# Gendron dating and info?



## rustNspokes

The Gendron Wheel Co was established 1873 in Toledo, Ohio. 
*1891.* No.1 $40 Convertible frame, 24" wheels. No.2 $50 Similar frame as no.1 for youths and ladies. 26" wheels. No.3 $75, No.4 $90 for ladies and gentlemen, 30 inch rear wheel, 28 inch front. No.5 $110 Similar to no.4 with hollow steel forks, 1 1/4 cushion tires and solid rims or 7/8 solid tires and hollow rims. No.6 $100 similar to No.7 with semi-hollow forks, 7/8 rubber tires over solid rim. No.7 $115 Diamond frame, 28" front wheel, 30" rear wheel with tangent spokes. 1-1/4 cushion tires with solid rims or 7/8 solid tires hollow rims.




*1892.* Gendron offered three styles in Dec 1892 (Likely 83' models though by December).



*1893.* Three styles for 1893 ( No.15 Roadster with 30" front, 28" rear wheels $130, No. 14 Ladies with 28" wheels, No. 17 Scorcher with 28" wheels $125) 
1883 Gendron Gentlemens Light Roadster.



1893 Gendron No 15



*1894.* Three models including a ladies. 2,500 bicycles planned for 1894.



*1895.* For 85' there are 6 models. A "Special" which I assume is a scorcher/racer $115, No. 15 $85, No. 17 $85, No. 18 $105, No. 19 21lb roadster $100 (and one other apparently, probably a ladies like the No. 14?). The 1895 models are listed as having the badge on the downtube. 3000 bicycles planned for 1895.
1895 Gendron Special?



*1896.* For 1896 they are offering nine models. Four diamond frame Gendrons including the No. 21, 24" and 26" sizes available. Two drop frame ladies Gendrons including No. 22. Two of the cheaper Reliance models, the Model A for men and the Model B for ladies. They also offer one Juvenile bicycle.  I think by 1896 the badge is on the head tube? The 86' the top tubes seem to be parallel with the ground, unlike the sloping tube on the earlier frames. Gendron estimates 10,000-12,000 bicycles produced for 1896.
1896?

DATASET EXCERPTS:
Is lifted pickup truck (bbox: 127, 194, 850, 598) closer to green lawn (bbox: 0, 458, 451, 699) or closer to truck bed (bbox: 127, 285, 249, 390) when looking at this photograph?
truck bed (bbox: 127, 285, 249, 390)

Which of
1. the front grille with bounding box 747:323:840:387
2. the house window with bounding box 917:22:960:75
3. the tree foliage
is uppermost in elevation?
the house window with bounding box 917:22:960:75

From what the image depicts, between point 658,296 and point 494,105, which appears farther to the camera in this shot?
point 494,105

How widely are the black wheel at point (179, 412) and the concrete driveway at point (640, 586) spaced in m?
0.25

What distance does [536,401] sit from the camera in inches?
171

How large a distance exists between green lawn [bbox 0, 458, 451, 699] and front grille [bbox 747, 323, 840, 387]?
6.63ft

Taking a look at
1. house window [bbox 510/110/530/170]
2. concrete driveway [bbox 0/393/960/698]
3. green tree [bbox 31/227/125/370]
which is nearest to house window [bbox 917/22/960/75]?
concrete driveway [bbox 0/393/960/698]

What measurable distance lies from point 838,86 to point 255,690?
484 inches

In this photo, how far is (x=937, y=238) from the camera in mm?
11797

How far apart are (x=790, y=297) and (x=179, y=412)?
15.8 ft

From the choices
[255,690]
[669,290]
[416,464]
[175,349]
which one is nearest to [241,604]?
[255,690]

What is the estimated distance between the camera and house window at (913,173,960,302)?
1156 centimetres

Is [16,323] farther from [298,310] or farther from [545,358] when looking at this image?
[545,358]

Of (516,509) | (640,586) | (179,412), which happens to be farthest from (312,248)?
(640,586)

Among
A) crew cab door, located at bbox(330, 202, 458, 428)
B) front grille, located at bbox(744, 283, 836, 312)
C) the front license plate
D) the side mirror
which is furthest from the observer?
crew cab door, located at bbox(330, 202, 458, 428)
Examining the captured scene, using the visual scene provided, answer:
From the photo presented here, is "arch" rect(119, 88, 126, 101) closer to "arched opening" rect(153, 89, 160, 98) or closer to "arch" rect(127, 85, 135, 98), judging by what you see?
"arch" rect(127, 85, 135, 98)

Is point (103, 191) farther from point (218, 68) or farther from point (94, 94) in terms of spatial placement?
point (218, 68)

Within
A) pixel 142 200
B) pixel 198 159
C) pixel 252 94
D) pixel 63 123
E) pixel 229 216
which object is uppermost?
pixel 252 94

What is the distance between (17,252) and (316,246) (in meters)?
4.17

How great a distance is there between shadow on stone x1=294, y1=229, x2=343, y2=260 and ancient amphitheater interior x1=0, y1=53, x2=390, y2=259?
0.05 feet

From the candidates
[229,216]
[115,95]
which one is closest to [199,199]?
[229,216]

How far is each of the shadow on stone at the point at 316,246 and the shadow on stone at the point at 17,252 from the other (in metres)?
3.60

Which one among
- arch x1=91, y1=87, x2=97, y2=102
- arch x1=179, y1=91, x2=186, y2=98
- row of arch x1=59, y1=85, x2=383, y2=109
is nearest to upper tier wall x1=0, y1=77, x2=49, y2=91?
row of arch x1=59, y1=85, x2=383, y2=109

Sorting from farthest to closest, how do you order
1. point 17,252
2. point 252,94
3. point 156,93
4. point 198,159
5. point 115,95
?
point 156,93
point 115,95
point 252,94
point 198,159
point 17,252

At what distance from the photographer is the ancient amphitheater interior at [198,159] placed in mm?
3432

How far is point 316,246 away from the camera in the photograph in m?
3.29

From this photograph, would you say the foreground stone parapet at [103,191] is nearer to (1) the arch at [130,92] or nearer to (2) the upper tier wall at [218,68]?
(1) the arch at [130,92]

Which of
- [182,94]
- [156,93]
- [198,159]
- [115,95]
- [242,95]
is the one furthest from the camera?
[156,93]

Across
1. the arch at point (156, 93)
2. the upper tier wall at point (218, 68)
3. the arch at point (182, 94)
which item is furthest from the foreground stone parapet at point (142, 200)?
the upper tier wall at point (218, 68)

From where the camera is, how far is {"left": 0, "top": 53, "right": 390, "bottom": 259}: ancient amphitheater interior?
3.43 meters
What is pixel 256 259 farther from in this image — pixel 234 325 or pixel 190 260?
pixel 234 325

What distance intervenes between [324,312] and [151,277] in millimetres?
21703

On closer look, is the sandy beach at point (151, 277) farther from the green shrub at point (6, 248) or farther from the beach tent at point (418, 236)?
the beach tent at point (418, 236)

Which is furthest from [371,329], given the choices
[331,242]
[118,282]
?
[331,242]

GOAL OF THE EXERCISE:
Using the Gendron dating thread above, decide whether each statement agrees with it. Answer yes or no for each and quote the words that decide it.
1. The Gendron Wheel Co was founded in Toledo, Ohio.
2. Gendron offered twelve models for 1896.
3. Gendron planned to build 3000 bicycles for 1895.

EXERCISE RESPONSE:
1. Yes: "The Gendron Wheel Co was established 1873 in Toledo, Ohio."
2. No: "For 1896 they are offering nine models."
3. Yes: "3000 bicycles planned for 1895."